Monday, June 7, 2010

confessions and confusions

my mind is blank. I dunno what else to say. I guess I’m still sleepy or maybe I’m just lazy. Today is the first day of June. Sooner or later students will be bustling in schools again. I, on the other hand will be living with my relatives. I still can’t believe I’ve already graduated. No more classrooms, professors and daily allowances for this year…and the following years. I’m worried I might not succeed or that my life would be stagnant and I won’t be able to find a permanent, stable job. sigh. I’m now facing a new chapter in my life and I dunno where to begin.

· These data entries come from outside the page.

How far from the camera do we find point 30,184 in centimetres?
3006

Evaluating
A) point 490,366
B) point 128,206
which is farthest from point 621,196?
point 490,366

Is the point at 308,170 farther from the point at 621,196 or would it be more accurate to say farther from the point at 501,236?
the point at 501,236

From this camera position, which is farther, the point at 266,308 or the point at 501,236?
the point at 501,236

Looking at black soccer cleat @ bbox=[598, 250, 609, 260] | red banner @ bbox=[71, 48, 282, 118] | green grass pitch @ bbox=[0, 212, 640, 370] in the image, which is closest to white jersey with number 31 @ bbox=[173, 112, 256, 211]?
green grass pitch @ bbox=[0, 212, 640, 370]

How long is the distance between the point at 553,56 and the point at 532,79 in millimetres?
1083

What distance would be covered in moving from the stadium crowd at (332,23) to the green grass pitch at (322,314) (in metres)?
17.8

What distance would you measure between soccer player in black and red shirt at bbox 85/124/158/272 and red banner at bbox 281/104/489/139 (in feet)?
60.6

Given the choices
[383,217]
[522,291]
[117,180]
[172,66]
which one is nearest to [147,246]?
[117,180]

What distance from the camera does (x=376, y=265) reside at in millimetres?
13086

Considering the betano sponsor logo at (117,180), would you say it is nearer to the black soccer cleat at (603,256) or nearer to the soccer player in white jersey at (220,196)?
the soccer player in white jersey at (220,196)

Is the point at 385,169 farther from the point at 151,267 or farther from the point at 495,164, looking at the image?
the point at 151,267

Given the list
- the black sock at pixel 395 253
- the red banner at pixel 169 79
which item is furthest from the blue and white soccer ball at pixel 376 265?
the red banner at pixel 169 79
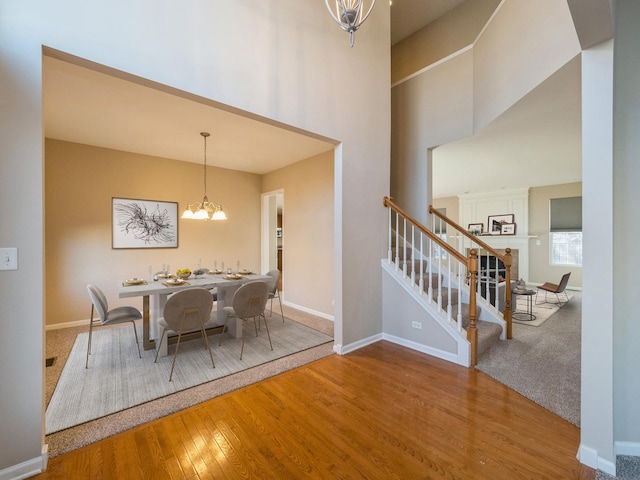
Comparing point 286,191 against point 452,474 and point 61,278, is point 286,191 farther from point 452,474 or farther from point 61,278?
point 452,474

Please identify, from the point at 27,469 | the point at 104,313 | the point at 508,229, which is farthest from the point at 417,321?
the point at 508,229

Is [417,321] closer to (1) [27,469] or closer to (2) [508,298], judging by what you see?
(2) [508,298]

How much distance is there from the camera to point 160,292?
304 cm

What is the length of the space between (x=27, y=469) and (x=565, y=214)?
10.1m

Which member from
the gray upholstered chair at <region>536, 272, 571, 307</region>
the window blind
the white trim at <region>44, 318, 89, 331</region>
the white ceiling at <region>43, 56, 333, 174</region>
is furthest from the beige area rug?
the white trim at <region>44, 318, 89, 331</region>

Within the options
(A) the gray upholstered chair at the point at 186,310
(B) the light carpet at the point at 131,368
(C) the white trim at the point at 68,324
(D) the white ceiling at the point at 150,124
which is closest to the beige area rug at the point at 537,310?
(B) the light carpet at the point at 131,368

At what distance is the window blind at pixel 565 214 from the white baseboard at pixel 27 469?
32.6 feet

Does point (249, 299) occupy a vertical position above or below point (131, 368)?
above

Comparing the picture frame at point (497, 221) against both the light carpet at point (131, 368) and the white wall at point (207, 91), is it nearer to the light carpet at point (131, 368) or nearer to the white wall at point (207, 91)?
the white wall at point (207, 91)

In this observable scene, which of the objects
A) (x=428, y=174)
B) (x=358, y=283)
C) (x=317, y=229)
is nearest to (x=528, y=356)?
(x=358, y=283)

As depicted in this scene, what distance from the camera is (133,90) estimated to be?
272 cm

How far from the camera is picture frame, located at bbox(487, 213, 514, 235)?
828cm

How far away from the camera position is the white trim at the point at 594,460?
1.57 metres

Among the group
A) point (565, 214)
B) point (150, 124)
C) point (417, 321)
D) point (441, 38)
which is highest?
point (441, 38)
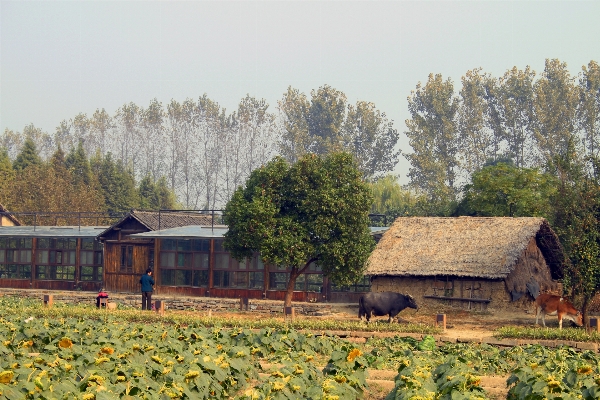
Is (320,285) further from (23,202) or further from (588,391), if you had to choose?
(23,202)

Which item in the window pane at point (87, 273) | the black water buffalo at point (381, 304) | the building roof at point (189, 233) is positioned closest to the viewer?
the black water buffalo at point (381, 304)

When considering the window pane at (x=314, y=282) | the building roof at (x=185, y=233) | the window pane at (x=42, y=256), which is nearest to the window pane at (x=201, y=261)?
the building roof at (x=185, y=233)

I’m starting to realize that what i took up isn't what I really want. Architecture is nice but i think it's not my thing anymore so now I’m struggling to keep myself interested in it again. What’s wrong with me? Am I going to be a bum just like some of my undergraduate friends?….I’m not trying to hurt anyone it’s just that that’s the way it really is. It’s life. This is life. The only one I can rely on is God. He knows what my purpose is but I still can’t figure it out myself. Someday I will. 

3 comments:

Stephanie said...

I highly doubt you'll end up as a "bum". You've got far too much talent for that.

But I wouldn't be so quick to call all (or most or whatever) bums. Remember it's God who gives and takes away purpose and meaning.

I'm sure it happens often enough that the lives of undergraduates' end up being more pleasing to God than those of others who have graduated. What's important is that you spend your time and energy in such a way that it would be pleasing to God.

Stephanie said...

Right?

Lorraine said...

Yeah, it think you're right. Thanks for the encouragement. I feel better now.